GA – Sempre desenhei. Até porque os materiais para pintar eram caros e para desenhar é preciso pouca coisa. Como já referi, tive muito bons professores. A pintura veio depois do desenho. Tenho quilómetros de museus vistos palmo a palmo. Sempre admirei Van Gogh, Matisse, Chagal, Picasso, Dali. Jackson Pollock. Dos portugueses: Júlio Pomar, Júlio Resende, TOM, Almada Negreiros, Paula Rego, Graça Morais. Fui sempre, acima de tudo, um autodidata. Houve, contudo, um amigo que me modelou, que me ajudou a saber pensar e a quem devo o entusiasmo que me levou a ser quem sou. Esse grande amigo e meu arquétipo, um aveirense que morreu com apenas 33 anos, foi André Ala dos Reis. Infelizmente o seu pouco tempo de vida foi-lhe padrasto. É que ele foi um poeta inspirado e um desenhador extraordinário. Há que divulgá-lo. Farei tudo o que estiver ao meu alcance para o fazer.

 MUA – Hoje há quem o veja como artista plástico…

GA – Na realidade gostaria de ter tido mais tempo para desbravar caminhos que sonhei e com que sonho. Gostaria de ter concluído o meu curso de Direito, mas a minha absorvente vida profissional, com deslocações constantes ao estrangeiro, não mo permitiu. O meu desejo será, agora que estou reformado, o de poder continuar a fazer o que mais gosto: escrever, desenhar e pintar de forma consequente. Gostaria que me recordassem como um pintor que entreabriu algumas portas, apesar de não ter tido tempo para as abrir como gostaria.

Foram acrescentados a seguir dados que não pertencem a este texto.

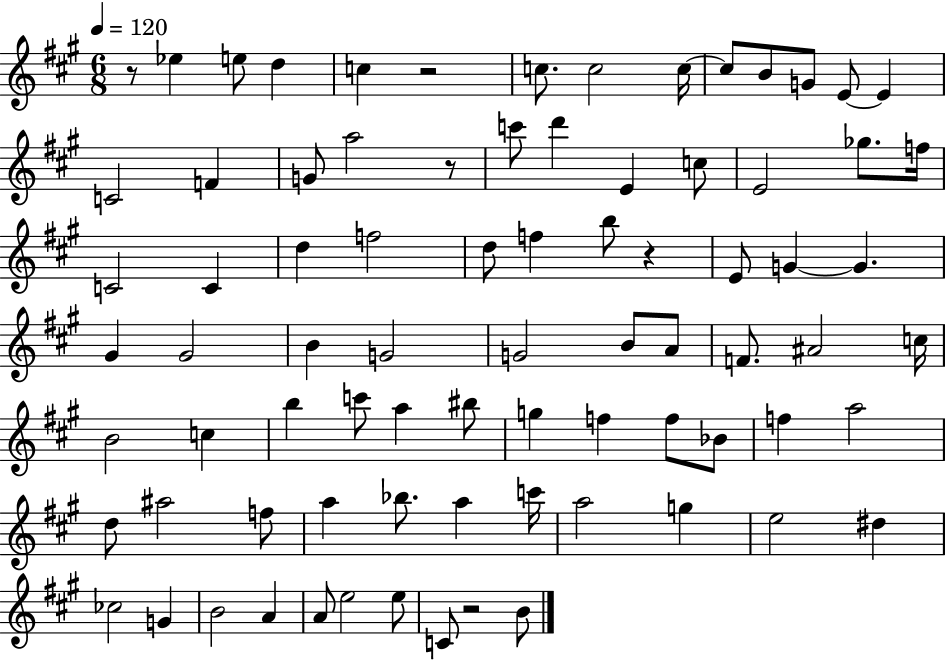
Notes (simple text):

R/e Eb5/q E5/e D5/q C5/q R/h C5/e. C5/h C5/s C5/e B4/e G4/e E4/e E4/q C4/h F4/q G4/e A5/h R/e C6/e D6/q E4/q C5/e E4/h Gb5/e. F5/s C4/h C4/q D5/q F5/h D5/e F5/q B5/e R/q E4/e G4/q G4/q. G#4/q G#4/h B4/q G4/h G4/h B4/e A4/e F4/e. A#4/h C5/s B4/h C5/q B5/q C6/e A5/q BIS5/e G5/q F5/q F5/e Bb4/e F5/q A5/h D5/e A#5/h F5/e A5/q Bb5/e. A5/q C6/s A5/h G5/q E5/h D#5/q CES5/h G4/q B4/h A4/q A4/e E5/h E5/e C4/e R/h B4/e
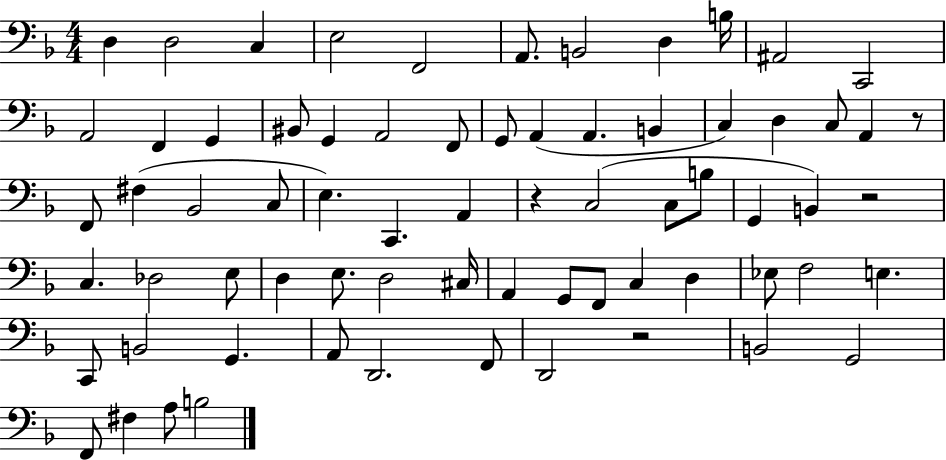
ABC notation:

X:1
T:Untitled
M:4/4
L:1/4
K:F
D, D,2 C, E,2 F,,2 A,,/2 B,,2 D, B,/4 ^A,,2 C,,2 A,,2 F,, G,, ^B,,/2 G,, A,,2 F,,/2 G,,/2 A,, A,, B,, C, D, C,/2 A,, z/2 F,,/2 ^F, _B,,2 C,/2 E, C,, A,, z C,2 C,/2 B,/2 G,, B,, z2 C, _D,2 E,/2 D, E,/2 D,2 ^C,/4 A,, G,,/2 F,,/2 C, D, _E,/2 F,2 E, C,,/2 B,,2 G,, A,,/2 D,,2 F,,/2 D,,2 z2 B,,2 G,,2 F,,/2 ^F, A,/2 B,2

1 Response to Entrevista a Gaspar Albino

  1. Francisco Carvalho Domingues diz:

    O meu Amigo Joaquim António Gaspar de Melo Albino desde hoje mesmo à terra.
    Poder-se-á afirmar que, de alguma forma, foi de vez que se afastou do Mar.
    Do Mar que embalou o dori onde seu Pai Manuel depositava o peixe que lhe retirava, do Mar em que pensava quando, em terra, geria a actividade da Empresa onde jovem se iniciou em funções de gestão.
    Mas não, não se afastou do mar.
    É sabido que o solo de Aveiro, a pouco mais de 4 ou 5 metros de escavação, logo demonstra que tem alto teor de água, da Ria / Mar que lhe compõe as margens.
    Por isso sei que o Gaspar Albino poderá continuar a sentir-se envolvido por aquelas águas que, qual líquido amniótico, lhe formaram mais do que o corpo, mas principalmente a sua sensibilidade para a Arte, para a Cultura, para a Solidariedade e para a Amizade.
    Que descanse em Paz.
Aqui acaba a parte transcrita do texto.